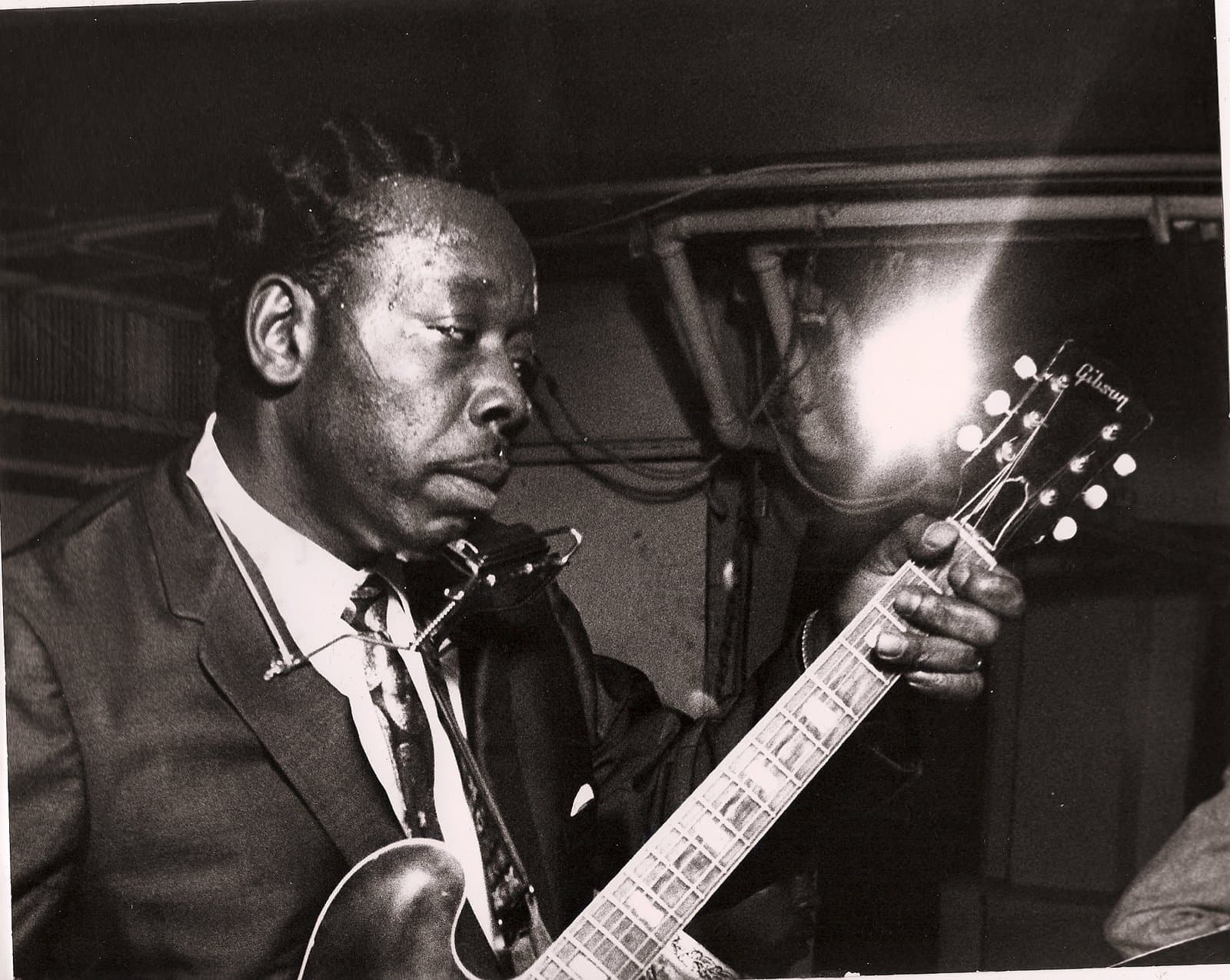Slim Harpo performing with guitar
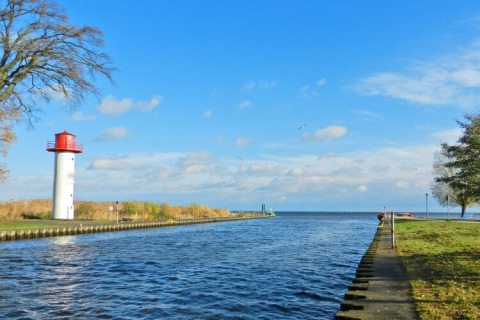 Vista da una casa galleggiante su un canale con faro in Germania sotto un cielo azzurro.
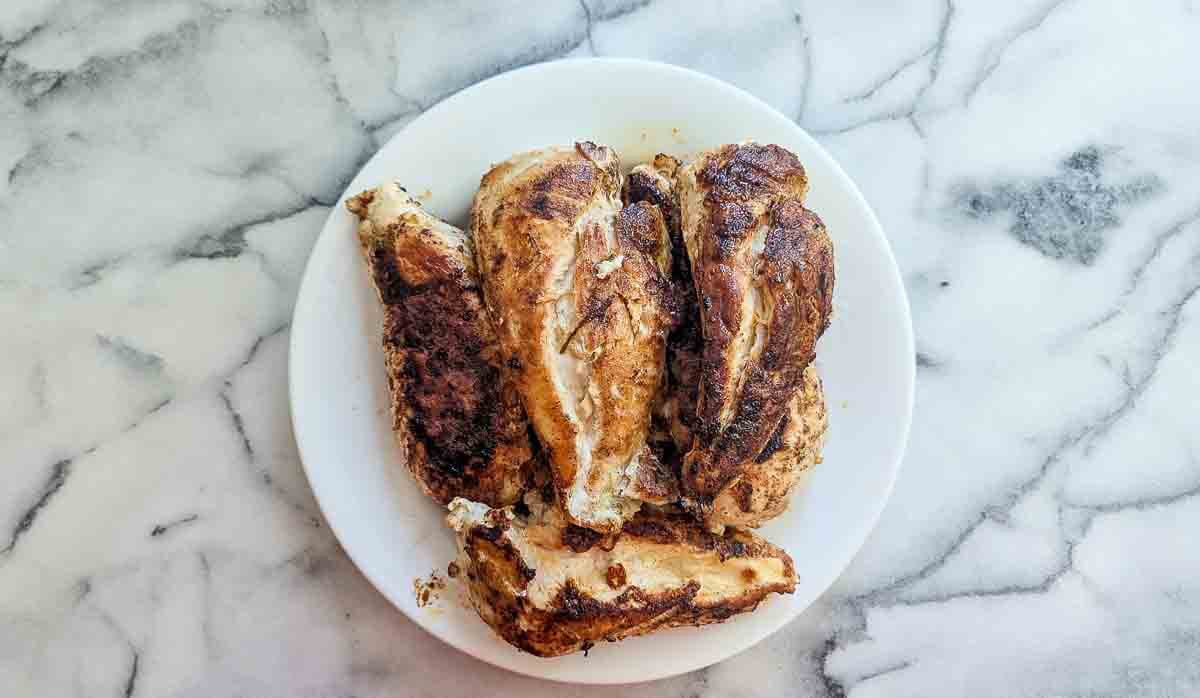 A white plate with four pieces of seasoned, cooked chicken breast sits on a marble surface. The chicken is browned and has visible grill or sear marks.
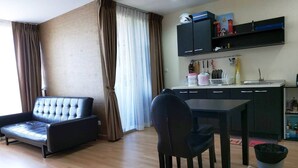 Una sala de estar con un sofá, una mesa de comedor con sillas, una zona de cocina con armarios y un fregadero, y una ventana con cortinas.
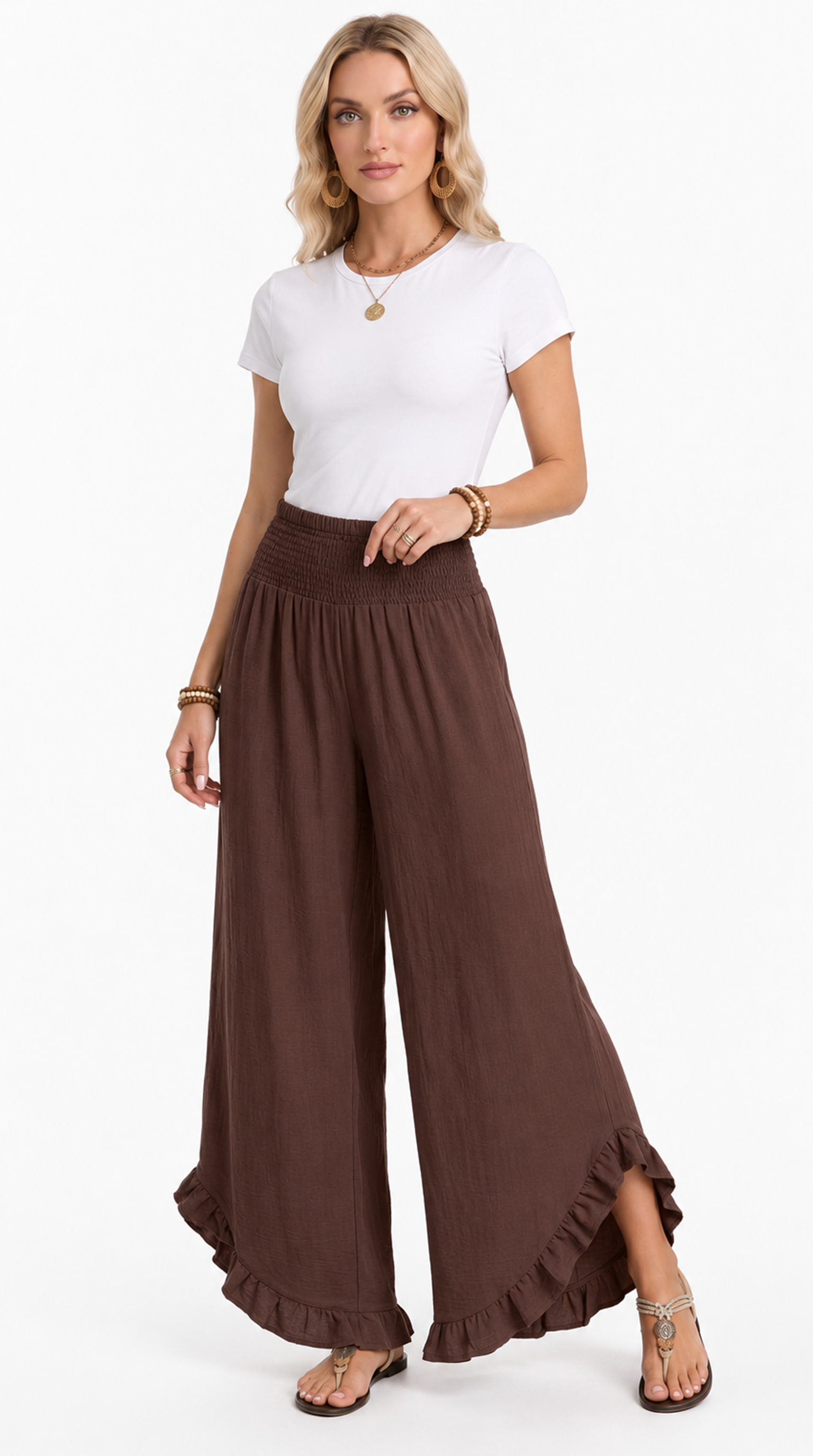 Woman wearing a white top and brown wide-leg pants on a white background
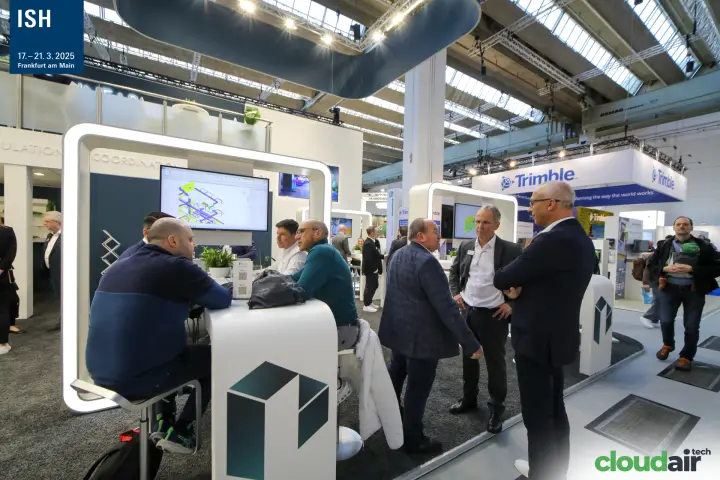 Visitors at a Linear frame booth with a BIM duct model on screen at ISH 2025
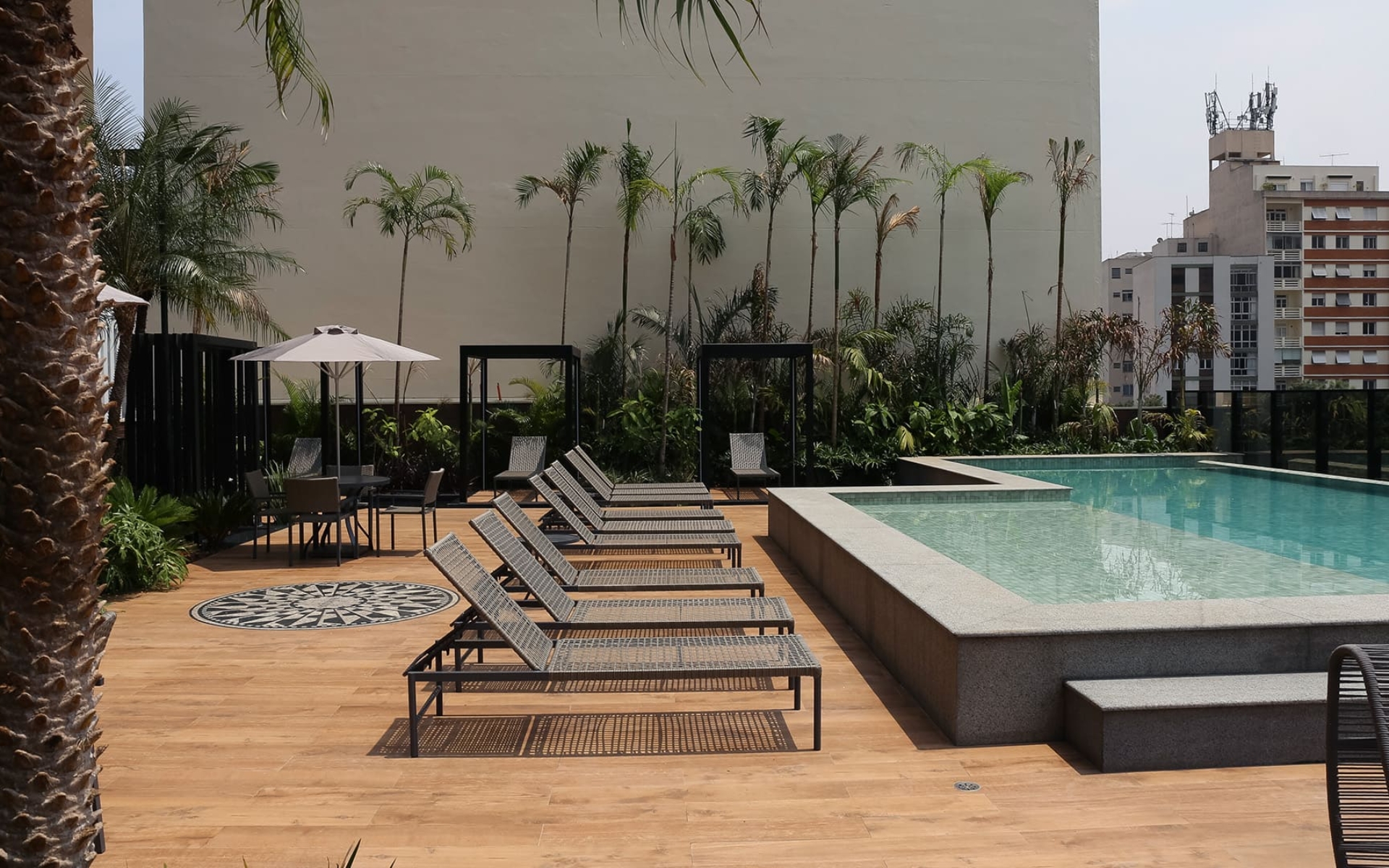 Piscina climatizada de 20 metros com borda infinita e deck molhado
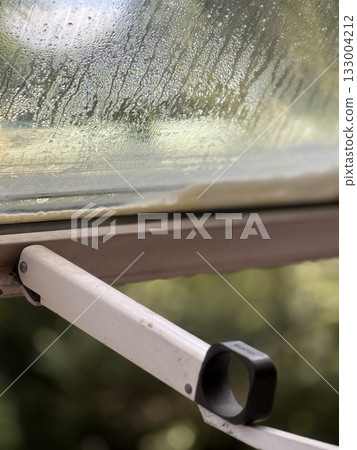 Rainy day seen through open window with raindrops on glass, creating natural background Rainy day seen through open window with raindrops on glass, creating natural background 133004212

◆ **TASK PROMPT**: Everything from the line with "Vista da una" through the last line of the listing above is to be copied exactly, both ends included, except the pictures.

◆ **SOLUTION TO THIS EXERCISE**:
 Vista da una casa galleggiante su un canale con faro in Germania sotto un cielo azzurro.
 A white plate with four pieces of seasoned, cooked chicken breast sits on a marble surface. The chicken is browned and has visible grill or sear marks.
 Una sala de estar con un sofá, una mesa de comedor con sillas, una zona de cocina con armarios y un fregadero, y una ventana con cortinas.
 Woman wearing a white top and brown wide-leg pants on a white background
 Visitors at a Linear frame booth with a BIM duct model on screen at ISH 2025
 Piscina climatizada de 20 metros com borda infinita e deck molhado
 Rainy day seen through open window with raindrops on glass, creating natural background Rainy day seen through open window with raindrops on glass, creating natural background 133004212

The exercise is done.